#### Problem requirements:
Gather each line of the items below that contains the string "furthest". Case counts.

++++++++

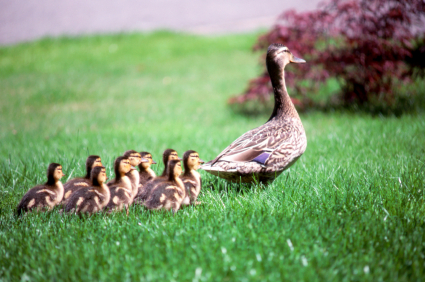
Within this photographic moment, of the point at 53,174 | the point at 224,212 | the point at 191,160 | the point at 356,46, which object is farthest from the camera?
the point at 356,46

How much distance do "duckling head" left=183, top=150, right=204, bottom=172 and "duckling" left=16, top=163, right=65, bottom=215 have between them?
1283mm

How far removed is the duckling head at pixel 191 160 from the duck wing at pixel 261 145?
0.74ft

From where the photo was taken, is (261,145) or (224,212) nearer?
(224,212)

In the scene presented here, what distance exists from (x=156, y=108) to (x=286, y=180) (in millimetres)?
5432

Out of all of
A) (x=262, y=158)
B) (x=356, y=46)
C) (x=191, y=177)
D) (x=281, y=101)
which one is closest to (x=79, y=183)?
(x=191, y=177)

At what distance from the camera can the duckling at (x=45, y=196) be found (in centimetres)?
352

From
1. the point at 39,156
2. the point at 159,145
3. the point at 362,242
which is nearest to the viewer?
the point at 362,242

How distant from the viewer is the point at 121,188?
3.64 metres

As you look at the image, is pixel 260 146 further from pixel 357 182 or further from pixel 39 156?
pixel 39 156

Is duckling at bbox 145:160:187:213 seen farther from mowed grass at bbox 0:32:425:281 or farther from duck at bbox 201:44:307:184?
duck at bbox 201:44:307:184

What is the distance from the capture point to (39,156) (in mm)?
5520

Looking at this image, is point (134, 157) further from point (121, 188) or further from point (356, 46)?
point (356, 46)

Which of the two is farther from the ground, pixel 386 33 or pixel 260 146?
pixel 386 33

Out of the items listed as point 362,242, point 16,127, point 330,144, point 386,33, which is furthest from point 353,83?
point 16,127
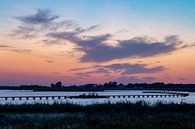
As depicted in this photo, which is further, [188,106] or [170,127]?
[188,106]

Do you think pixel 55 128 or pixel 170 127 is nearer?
pixel 55 128

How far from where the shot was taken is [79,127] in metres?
19.9

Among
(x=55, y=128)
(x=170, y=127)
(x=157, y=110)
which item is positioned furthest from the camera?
(x=157, y=110)

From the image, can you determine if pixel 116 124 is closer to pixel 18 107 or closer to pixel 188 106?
pixel 18 107

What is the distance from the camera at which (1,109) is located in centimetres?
3903

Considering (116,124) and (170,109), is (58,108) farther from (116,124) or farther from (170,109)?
(116,124)

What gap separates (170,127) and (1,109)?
23173mm

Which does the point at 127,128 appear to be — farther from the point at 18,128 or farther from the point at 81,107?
the point at 81,107

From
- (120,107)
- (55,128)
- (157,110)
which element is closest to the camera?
(55,128)

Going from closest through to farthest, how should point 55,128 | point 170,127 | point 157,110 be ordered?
point 55,128 < point 170,127 < point 157,110

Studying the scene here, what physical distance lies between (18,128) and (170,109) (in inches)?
931

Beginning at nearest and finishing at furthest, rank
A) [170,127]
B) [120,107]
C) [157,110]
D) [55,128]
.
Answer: [55,128]
[170,127]
[157,110]
[120,107]

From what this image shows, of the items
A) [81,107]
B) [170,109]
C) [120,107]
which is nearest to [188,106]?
[170,109]

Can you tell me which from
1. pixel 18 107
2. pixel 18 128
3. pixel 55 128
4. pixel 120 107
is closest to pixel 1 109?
pixel 18 107
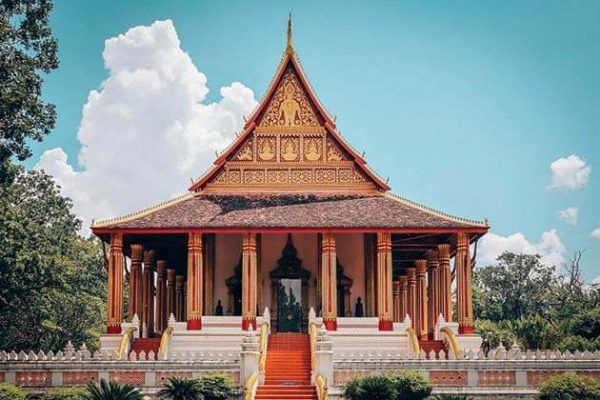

++++++++

#### Response:
Out of the items listed as point 362,242, point 16,127, point 330,144, point 386,33, which is furthest from point 353,83?
which item is positioned furthest from the camera?
Beginning at nearest and finishing at furthest, rank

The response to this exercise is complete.